▸ Work required: Convert the records in the stretch from the line containing "From this photograph's" through the line containing "2.83 meters" into a two-column CSV with the header text,answer. Give one row per record, put each field in double quotes, and replace any line breaks with spaces.
++++ Dataset
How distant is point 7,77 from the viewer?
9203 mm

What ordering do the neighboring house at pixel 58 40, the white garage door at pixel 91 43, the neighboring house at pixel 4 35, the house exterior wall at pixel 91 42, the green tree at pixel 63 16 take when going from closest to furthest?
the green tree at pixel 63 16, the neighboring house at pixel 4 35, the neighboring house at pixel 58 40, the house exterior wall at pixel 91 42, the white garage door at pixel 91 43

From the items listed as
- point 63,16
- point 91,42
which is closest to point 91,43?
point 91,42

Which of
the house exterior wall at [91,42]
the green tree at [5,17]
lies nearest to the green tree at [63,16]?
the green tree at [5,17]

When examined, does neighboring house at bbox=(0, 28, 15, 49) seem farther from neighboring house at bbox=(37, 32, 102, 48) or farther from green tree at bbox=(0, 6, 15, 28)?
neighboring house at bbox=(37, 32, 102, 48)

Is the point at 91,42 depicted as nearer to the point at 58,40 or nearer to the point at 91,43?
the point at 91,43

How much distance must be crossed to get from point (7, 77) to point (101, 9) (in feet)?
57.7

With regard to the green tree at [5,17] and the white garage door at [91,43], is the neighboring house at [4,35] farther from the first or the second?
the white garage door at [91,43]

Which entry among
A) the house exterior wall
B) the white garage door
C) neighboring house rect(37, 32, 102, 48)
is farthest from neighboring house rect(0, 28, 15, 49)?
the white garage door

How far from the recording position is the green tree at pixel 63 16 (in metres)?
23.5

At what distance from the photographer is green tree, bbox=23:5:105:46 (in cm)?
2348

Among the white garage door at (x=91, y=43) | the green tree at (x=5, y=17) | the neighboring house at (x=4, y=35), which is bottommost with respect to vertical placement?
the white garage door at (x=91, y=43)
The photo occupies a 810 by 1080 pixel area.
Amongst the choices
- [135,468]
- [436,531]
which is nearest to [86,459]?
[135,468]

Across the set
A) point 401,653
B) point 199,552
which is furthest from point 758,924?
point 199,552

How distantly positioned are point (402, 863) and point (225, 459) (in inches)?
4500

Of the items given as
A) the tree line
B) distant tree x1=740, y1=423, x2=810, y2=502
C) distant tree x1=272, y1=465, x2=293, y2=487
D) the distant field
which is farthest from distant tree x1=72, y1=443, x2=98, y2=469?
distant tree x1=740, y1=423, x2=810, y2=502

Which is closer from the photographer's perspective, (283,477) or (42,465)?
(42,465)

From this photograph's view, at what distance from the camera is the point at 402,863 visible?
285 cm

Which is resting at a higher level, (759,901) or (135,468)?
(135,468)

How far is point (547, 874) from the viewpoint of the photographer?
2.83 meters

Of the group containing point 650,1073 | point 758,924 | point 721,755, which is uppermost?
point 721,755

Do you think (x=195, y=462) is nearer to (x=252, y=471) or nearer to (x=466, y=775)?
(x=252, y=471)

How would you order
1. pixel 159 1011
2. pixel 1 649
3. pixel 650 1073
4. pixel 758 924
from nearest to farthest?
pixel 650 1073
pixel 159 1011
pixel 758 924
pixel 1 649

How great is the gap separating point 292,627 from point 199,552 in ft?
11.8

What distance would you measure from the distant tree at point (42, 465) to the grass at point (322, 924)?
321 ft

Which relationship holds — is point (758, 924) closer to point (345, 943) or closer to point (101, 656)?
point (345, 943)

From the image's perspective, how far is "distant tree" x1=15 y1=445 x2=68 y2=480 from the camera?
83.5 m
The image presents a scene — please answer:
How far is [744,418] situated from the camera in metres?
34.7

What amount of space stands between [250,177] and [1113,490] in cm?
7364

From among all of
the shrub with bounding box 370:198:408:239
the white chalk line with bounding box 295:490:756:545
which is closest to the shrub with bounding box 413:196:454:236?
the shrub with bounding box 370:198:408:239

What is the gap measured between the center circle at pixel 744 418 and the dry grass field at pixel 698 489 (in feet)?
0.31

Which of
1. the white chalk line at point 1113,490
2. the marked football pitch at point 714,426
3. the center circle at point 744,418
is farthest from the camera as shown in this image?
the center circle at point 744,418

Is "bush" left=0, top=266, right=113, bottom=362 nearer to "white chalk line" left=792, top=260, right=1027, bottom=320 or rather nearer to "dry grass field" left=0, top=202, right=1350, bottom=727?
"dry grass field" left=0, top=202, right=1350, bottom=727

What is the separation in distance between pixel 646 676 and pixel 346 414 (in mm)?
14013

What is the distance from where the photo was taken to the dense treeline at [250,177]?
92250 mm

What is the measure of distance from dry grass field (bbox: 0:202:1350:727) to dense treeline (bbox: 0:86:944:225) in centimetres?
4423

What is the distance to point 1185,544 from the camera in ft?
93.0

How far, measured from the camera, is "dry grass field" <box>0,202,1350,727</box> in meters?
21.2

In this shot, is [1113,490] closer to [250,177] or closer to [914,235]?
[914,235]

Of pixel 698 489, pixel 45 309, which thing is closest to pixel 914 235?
++++++++
▸ Final result:
text,answer
"From this photograph's view, at what distance from the camera is the point at 402,863 visible?","285 cm"
"Which is resting at a higher level, (759,901) or (135,468)?","(135,468)"
"How far is point (547, 874) from the viewpoint of the photographer?","2.83 meters"